Status and biology of Saimaa (Phoca hispida saimensis) and Ladoga (Phoca hispida ladogensis) ringed seals
Keywords:Saimaa ringed seals, Phoca hispida saimensis, Ladoga ringed seals, Phoca hispida ladogensis, ecology, reproduction, habitat
Saimaa (Phoca hispida saimensis) and Ladoga (P. h. ladogensis) seals are subspecies of ringed seals that live in freshwater lakes. The founding populations for these two subspecies became separated from Arctic ringed seals (P. h. hispida) during the last ice age. The Saimaa seal population currently numbers approximately 200 seals with 36 - 40 pups born annually. The Ladoga seal population contains at least 5,000 seals. The weight of adult animals in Lake Saimaa is 45-100 kg (mean 62 kg) and in Lake Ladoga adults weigh 32-56 kg (mean 47 kg). The lanugo of Saimaa seals is grey.
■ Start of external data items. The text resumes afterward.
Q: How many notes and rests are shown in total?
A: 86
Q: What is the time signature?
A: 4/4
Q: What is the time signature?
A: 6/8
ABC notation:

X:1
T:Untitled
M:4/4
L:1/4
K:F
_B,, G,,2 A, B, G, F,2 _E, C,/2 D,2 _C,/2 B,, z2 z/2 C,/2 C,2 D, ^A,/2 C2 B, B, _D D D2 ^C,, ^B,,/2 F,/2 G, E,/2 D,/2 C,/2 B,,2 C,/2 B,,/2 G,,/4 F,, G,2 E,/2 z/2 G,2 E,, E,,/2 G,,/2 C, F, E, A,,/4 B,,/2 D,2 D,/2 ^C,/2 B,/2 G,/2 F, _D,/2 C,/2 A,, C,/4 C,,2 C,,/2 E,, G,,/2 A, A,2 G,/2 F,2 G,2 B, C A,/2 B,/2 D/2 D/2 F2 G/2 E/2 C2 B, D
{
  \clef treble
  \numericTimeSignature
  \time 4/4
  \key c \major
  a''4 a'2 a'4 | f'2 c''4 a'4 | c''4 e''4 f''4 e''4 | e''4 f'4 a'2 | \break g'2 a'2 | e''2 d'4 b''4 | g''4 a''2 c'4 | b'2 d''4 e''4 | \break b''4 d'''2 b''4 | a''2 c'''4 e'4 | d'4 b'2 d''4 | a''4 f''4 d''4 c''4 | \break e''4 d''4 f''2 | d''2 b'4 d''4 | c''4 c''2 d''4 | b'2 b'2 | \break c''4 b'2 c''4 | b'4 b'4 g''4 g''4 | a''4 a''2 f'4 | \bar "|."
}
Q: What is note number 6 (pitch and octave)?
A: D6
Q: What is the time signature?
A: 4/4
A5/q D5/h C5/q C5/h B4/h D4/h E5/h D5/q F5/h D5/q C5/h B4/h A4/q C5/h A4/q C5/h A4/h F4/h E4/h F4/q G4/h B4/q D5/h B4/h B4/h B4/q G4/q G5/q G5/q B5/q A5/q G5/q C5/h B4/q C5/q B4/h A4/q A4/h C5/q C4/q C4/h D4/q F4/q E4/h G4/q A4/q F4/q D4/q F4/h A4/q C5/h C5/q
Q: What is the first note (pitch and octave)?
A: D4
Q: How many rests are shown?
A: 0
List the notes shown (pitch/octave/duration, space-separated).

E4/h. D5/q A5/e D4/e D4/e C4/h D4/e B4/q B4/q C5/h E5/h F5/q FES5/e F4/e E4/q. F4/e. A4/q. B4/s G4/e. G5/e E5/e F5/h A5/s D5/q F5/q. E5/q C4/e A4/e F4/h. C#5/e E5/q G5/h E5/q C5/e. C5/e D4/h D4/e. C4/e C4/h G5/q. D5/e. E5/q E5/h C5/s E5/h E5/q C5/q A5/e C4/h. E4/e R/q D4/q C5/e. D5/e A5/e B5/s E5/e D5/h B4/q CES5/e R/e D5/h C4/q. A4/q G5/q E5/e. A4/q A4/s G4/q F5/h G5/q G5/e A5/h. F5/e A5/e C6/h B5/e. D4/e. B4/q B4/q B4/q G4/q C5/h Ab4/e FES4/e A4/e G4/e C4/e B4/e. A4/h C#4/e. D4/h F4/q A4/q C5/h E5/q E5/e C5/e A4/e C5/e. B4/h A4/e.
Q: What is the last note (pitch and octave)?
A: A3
Normally pups in Lake Ladoga are born with white lanugo, although some pups have been found that have black hairs in the natal pelt. Adult Saimaa seal vary a lot in colour, ranging from dark to pale animals, but all colour morphs have regular ringed patterns on the pelt. Ladoga seals are usually quite dark, with irregular, light ringed patterns. Saimaa seals are usually found hauled
out alone or in pairs along shorelines. Ladoga seals haul out in herds of up to 300 animals, and are very vocal when they are hauled out. The lairs of Saimaa seals are situated in snowdrifts adjacent to shorelines of islets, which are the only places where snow piles up in Lake Saimaa. Most Ladoga seal lairs are situated near hummocked or ridged ice along the shoreline of the lake, but some lairs are also found along the shorelines of islets in northern Lake Ladoga. Saimaa seals are an endangered population. The main threats to these seals are fisheries conducted using nets and destruction of breeding habitat. The Ladoga seal is vulnerable, and it also is threatened by fishing. Mercury in both lakes presents an anthropogenic risk factor, but present levels probably do not affect the breeding of either seal population.